I am sitting here at 9pm ish – I’ve taken my drugs early, knowing I need to be up for a work meeting tomorrow at 9:30am – when there is a drug controlling your life any sort of deadline or appointment becomes a challenge, particularly early ones. 9:30am isn’t even early, but I know in the morning, I will feel ‘rough’. I still take the drug because my mind, my brain, forces me too. As mentioned before, I have no control, it controls me. It constantly puts you into a feeling of dread and drains your motivation. It’s no wonder most addicts cannot hold down a job, relationship or any sort of real life.
I had just pulled my bed covers back to discover a chocolate stain inside, it made me laugh a bit because it took me back to a few weeks back when I was at my local drug and alcohol service ‘Together EPD‘. Me and one of the volunteers, Dave, were chatting and comparing what we had woken up to some mornings, after a while into the night you’ll know if you are addicted to drugs that you end up ‘binge eating’ or going to the fridge without realising – I don’t remember having any chocolate last night, but clearly I did.
I have found myself having a bit of a dodgy stomach for the past couple days, I’m not sure if it’s down to the anxiety that in 10-days I will be entering rehab and my best friend ‘diazepam’ (and alcohol) won’t be part of my life anymore, or if it’s a side effect of dropping my dose slightly – I have been slowing tapering my drug usage over the past couple months.

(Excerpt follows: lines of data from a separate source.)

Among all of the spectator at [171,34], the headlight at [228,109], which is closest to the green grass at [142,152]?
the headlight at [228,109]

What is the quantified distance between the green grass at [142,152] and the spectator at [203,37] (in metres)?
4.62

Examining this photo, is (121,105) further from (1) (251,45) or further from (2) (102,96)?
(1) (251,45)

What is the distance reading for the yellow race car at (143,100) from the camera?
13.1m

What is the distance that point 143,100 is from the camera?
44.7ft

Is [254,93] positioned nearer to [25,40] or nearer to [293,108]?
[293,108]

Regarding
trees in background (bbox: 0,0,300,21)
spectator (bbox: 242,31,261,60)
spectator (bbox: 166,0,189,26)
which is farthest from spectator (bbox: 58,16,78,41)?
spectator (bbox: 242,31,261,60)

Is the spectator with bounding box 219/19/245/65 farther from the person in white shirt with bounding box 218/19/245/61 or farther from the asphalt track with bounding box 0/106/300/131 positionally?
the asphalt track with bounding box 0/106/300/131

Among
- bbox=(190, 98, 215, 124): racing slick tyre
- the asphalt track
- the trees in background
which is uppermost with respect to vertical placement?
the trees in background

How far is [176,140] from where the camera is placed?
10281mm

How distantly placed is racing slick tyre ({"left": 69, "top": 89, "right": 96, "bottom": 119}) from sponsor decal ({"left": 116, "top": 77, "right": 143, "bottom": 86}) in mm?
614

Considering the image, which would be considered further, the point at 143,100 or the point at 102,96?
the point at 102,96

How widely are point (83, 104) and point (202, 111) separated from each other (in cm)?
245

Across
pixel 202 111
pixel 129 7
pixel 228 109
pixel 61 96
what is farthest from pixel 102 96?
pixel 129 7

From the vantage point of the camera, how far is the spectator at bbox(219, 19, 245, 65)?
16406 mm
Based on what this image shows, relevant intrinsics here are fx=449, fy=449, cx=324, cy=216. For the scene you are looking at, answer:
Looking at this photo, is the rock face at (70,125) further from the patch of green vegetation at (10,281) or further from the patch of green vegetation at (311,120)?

Tomorrow I am going to start thinking what I will need for a 28-day stay in rehab, maybe my next post will be some sort of ‘packing list’. I am trying to think of the travelling part as a holiday, in order to make it less of a strange situation in my head.
“No matter how great the talent or efforts, some things just take time. You can’t produce a baby in one month by getting nine women pregnant.”